* [Task goal]: Return all the entries below exactly as they were given.

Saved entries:

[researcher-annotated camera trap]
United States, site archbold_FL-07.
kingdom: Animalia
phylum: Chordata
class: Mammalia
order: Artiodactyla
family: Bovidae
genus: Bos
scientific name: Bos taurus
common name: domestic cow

* [Answer to this problem]:
[researcher-annotated camera trap]
United States, site archbold_FL-07.
kingdom: Animalia
phylum: Chordata
class: Mammalia
order: Artiodactyla
family: Bovidae
genus: Bos
scientific name: Bos taurus
common name: domestic cow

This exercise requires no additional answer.